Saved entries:
= Beginning of Section =
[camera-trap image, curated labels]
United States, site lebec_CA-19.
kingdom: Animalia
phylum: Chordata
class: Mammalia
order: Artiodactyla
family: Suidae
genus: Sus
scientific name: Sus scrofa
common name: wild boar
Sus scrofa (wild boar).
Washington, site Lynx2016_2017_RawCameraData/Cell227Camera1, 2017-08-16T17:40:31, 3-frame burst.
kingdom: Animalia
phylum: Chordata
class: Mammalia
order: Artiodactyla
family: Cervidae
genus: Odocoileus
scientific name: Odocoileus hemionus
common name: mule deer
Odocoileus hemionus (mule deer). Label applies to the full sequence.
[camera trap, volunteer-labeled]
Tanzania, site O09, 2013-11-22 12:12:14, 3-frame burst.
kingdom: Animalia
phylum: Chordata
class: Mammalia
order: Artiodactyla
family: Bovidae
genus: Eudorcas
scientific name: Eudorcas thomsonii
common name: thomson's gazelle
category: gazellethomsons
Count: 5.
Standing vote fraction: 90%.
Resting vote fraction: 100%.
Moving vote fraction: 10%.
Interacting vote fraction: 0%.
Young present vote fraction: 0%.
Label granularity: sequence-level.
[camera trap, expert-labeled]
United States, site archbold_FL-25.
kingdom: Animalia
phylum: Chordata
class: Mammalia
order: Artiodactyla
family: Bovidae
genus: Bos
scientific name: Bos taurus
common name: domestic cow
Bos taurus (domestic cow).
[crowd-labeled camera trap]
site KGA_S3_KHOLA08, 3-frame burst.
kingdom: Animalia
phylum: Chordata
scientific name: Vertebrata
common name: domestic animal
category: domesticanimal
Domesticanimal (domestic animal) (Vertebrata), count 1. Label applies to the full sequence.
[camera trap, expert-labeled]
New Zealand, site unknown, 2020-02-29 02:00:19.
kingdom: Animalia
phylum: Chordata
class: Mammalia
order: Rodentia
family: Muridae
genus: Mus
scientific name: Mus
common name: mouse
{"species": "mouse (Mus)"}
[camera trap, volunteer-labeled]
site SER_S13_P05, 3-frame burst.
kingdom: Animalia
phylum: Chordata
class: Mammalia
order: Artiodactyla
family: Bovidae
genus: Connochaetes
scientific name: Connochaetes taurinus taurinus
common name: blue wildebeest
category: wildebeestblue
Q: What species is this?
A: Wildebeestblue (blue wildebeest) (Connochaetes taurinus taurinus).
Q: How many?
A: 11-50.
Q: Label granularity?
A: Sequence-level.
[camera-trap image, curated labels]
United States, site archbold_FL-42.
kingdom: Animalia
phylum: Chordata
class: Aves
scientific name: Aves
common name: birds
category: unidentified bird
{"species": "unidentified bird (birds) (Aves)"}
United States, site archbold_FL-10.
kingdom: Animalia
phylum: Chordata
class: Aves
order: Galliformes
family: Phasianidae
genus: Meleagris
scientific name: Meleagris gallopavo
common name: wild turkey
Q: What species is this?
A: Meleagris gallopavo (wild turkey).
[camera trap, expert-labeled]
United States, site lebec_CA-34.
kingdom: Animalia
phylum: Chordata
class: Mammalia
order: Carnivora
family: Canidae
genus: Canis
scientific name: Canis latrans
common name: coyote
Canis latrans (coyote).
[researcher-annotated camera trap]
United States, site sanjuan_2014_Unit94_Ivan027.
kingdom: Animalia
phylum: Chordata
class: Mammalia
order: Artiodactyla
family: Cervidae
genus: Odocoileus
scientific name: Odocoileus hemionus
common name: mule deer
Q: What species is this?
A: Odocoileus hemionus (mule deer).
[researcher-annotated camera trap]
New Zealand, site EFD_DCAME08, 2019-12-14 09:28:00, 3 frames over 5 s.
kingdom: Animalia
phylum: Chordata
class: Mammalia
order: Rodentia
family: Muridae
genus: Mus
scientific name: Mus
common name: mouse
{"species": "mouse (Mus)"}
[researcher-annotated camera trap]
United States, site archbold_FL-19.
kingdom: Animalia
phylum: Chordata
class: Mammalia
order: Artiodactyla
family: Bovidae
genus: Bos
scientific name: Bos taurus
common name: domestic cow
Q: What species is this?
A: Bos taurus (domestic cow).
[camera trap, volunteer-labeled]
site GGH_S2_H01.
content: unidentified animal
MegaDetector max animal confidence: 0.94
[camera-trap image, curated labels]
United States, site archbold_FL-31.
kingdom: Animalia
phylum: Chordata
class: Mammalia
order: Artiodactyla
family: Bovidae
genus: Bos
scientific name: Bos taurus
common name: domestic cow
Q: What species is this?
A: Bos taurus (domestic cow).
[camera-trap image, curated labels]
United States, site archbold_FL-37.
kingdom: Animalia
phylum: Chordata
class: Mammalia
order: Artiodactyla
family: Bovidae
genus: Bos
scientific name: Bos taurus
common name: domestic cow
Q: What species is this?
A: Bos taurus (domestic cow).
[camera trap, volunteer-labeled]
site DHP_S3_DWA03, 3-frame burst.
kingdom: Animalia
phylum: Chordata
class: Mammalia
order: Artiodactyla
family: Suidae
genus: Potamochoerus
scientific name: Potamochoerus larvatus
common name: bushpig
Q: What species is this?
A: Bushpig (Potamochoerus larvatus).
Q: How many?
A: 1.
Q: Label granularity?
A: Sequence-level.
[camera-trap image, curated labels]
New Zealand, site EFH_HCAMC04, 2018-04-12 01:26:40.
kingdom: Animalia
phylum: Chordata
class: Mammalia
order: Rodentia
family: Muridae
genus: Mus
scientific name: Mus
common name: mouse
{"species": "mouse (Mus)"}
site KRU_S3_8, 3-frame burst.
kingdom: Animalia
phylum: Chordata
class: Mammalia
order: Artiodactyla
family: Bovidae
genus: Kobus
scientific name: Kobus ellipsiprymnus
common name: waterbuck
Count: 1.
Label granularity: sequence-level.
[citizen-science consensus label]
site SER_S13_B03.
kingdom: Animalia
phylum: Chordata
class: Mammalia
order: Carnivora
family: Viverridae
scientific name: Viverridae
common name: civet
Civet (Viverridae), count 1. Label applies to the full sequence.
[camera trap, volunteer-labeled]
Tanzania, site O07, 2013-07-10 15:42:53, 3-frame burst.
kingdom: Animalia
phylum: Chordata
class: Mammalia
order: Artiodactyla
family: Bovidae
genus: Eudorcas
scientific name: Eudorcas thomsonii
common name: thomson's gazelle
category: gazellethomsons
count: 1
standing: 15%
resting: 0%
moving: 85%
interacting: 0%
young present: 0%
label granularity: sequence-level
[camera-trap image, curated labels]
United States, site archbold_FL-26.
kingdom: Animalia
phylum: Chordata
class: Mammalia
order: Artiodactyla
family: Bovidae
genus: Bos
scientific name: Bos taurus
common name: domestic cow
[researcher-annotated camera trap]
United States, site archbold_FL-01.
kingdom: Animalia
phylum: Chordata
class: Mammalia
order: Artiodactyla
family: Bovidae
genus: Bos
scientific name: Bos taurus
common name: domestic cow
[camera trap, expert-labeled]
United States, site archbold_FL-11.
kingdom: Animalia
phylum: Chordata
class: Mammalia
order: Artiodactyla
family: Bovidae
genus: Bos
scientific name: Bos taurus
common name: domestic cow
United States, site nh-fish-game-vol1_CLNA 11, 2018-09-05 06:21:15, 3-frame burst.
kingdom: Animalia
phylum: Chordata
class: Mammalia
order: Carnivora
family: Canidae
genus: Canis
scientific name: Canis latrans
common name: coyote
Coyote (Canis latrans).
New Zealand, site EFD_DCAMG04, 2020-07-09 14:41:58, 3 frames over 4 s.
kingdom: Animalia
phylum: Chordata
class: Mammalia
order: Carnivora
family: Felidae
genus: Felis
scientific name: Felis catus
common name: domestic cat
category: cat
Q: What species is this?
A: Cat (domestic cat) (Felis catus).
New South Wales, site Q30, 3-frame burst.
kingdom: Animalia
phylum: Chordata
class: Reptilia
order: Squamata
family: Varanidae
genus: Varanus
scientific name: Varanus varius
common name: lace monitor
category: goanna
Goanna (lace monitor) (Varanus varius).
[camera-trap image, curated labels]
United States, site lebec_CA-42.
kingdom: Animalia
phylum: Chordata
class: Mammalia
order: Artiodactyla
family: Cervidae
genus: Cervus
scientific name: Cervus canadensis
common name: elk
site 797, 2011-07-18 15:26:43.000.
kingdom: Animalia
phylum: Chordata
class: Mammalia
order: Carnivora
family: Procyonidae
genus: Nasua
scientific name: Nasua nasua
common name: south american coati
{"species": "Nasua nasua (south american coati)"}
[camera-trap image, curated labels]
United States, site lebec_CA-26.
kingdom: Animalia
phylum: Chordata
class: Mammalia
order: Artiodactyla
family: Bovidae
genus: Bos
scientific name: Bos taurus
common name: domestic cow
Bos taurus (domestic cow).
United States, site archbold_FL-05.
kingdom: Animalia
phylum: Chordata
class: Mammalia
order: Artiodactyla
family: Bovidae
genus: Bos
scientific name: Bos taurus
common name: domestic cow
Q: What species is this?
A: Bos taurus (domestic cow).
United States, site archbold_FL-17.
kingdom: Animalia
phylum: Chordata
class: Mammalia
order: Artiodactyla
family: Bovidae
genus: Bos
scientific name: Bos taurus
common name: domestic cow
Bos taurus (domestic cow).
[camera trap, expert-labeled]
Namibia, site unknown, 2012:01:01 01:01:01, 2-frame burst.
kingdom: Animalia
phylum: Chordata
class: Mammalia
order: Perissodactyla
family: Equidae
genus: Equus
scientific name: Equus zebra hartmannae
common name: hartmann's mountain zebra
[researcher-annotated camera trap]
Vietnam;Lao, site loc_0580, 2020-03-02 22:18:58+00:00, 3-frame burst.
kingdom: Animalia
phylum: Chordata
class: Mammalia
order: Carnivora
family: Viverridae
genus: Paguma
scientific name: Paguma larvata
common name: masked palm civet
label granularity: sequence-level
= End of Section =
Within the entries, determine the count of lines containing the string "Zealand" and output it alone.

▶ **ANSWER TO THE EXERCISE**
4